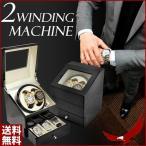 Watch Case - ワインディングマシーン 2本 VS-WW022 【カラー7パターン】収納ケース 自動巻き時計用 静音 ワインディングマシン ウォッチワインダー 時計収納 時計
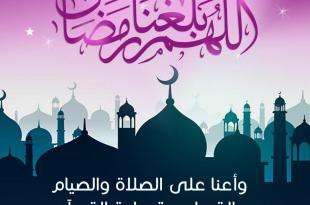 جوال - اللهم بلغنا رمضان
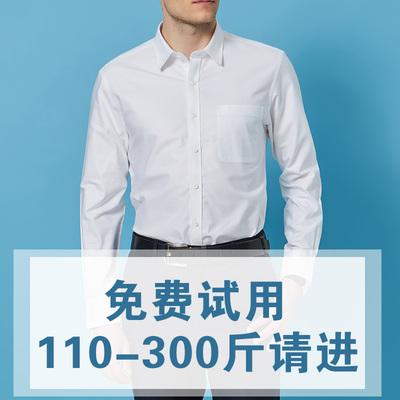 肥佬胖子白衬衫男大码长袖商务正装加肥加大衬衣宽松职业上班寸衫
——
The listing above needs to be output again exactly. Don't include the pictures.

 Watch Case - ワインディングマシーン 2本 VS-WW022 【カラー7パターン】収納ケース 自動巻き時計用 静音 ワインディングマシン ウォッチワインダー 時計収納 時計
 جوال - اللهم بلغنا رمضان
 肥佬胖子白衬衫男大码长袖商务正装加肥加大衬衣宽松职业上班寸衫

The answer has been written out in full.